La causa è stata gestita da questo tribunale perché a denunciare Google è stato il Dipartimento di Giustizia del Governo degli Stati Uniti, che ha ottenuto una sentenza storica: Google ha violato la seconda sezione dello Sherman Act, legge del 1980 che dice cosa è monopolio, in USA, e cosa non lo è.

Google monopolista: la sentenza

Il giudice Mehta non ha accolto completamente le tesi dell’accusa, rifiutando alcuni passaggi dell’argomentazione del Governo.

Tuttavia, ha stabilito che Google è di fatto monopolista nel mercato delle ricerche online generiche, e lo è anche in quello della pubblicità online testuale, cioè dei link sponsorizzati che appaiono tra un risultato di ricerca e l’altro.

Alphabet, casa madre del famoso motore di ricerca ha in parte ottenuto, e di sicuro ha mantenuto negli anni, questa posizione dominante anche pagando aziende come Apple, affinché scegliesse Google come provider di ricerca predefinito sugli iPhone, i Mac e gli altri prodotti della mela morsicata.

Stessa pratica anche per Samsung, Verizon e altre big della tecnologia e delle telecomunicazioni. A nulla è servito scoprire, nel corso del processo, che Apple riteneva Google talmente superiore a Microsoft Bing e agli altri motori di ricerca che non l’avrebbe comunque sostituito a nessun prezzo.

Cosa cambia ora

Nell’immediato, dopo questa sentenza, non cambia nulla. Ma in prospettiva potrebbe cambiare moltissimo, sia per Google che per altri giganti tech.

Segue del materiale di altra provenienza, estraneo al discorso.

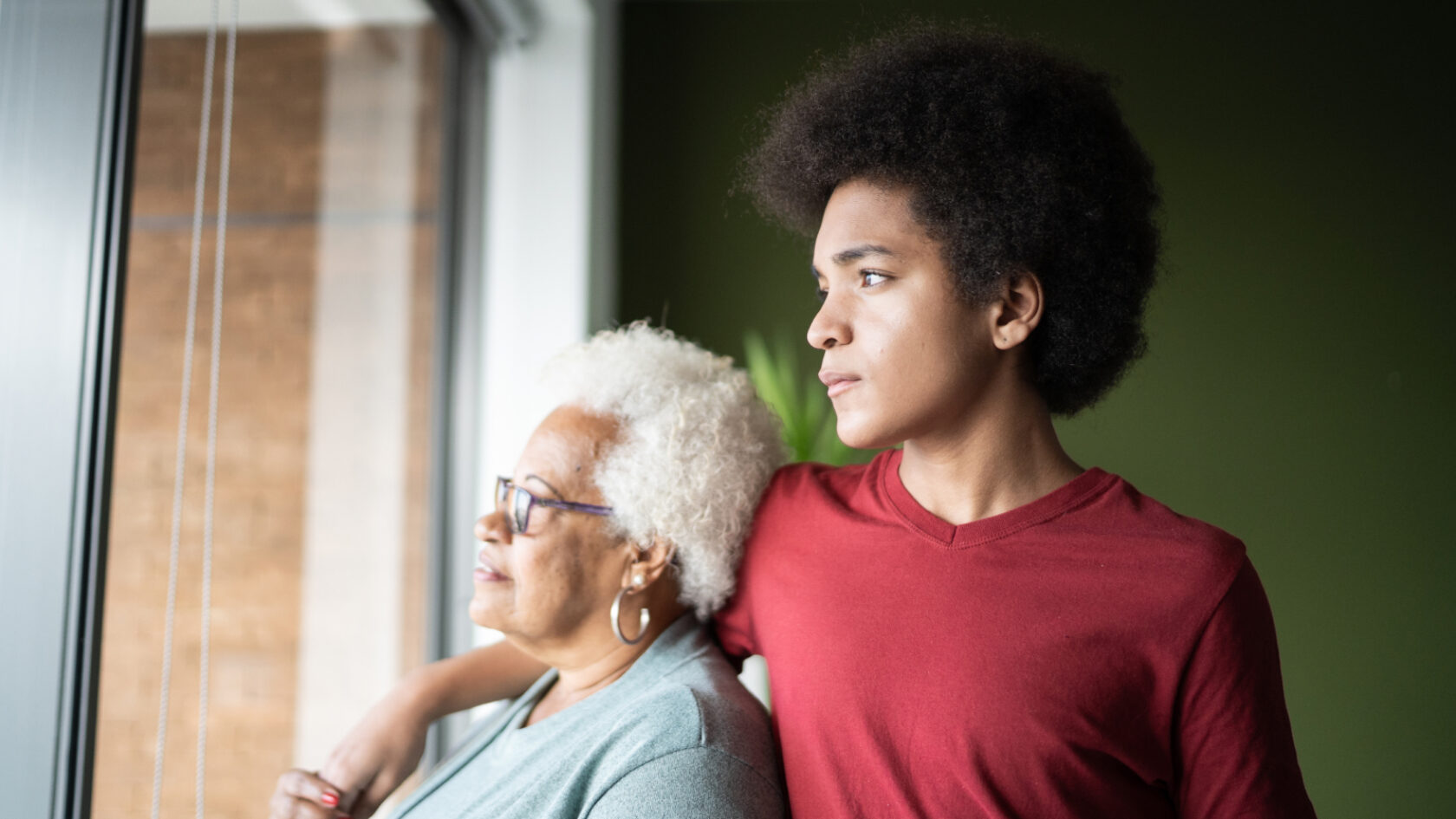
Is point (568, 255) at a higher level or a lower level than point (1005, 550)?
higher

Siamo ancora nella prima fase del processo e Google può fare appello, mentre al giudice Mehta spetta ora formalizzare gli obblighi tramite i quali Google può rimediare alla sua posizione dominante.

Alphabet potrebbe essere costretta allo “spezzatino“, cioè a smembrare il gruppo vendendo alcune branche affinché, ad esempio, la proprietà di Google Ads (che gestisce la pubblicità online) sia diversa da quella di Google Search (il motore di ricerca vero e proprio).

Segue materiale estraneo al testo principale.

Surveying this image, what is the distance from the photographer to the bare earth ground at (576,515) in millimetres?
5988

Questo potrebbe portare anche ad una minore interconnessione tra i vari servizi, con un effetto pratico per l’utente molto simile a quello che stanno sperimentando i cittadini europei da quando sono entrati in vigore i due regolamenti DSA e DMA.

Cosa cambia per gli altri

Tra le misure che il giudice Mehta molto probabilmente chiederà ci sarà quella di interrompere l’enorme flusso di denaro che ogni anno si muove dalle casse di Alphabet a quelle di Apple, Samsung, Verizon e altre aziende affinché Google rimanga il motore di ricerca preferito.

Si parla di cifre importanti: la sola Apple riceve quasi 20 miliardi di dollari l’anno da Google, a fronte di un fatturato complessivo di circa 385 miliardi. In pratica il 5% di quanto guadagna Apple ogni anno proviene da Google.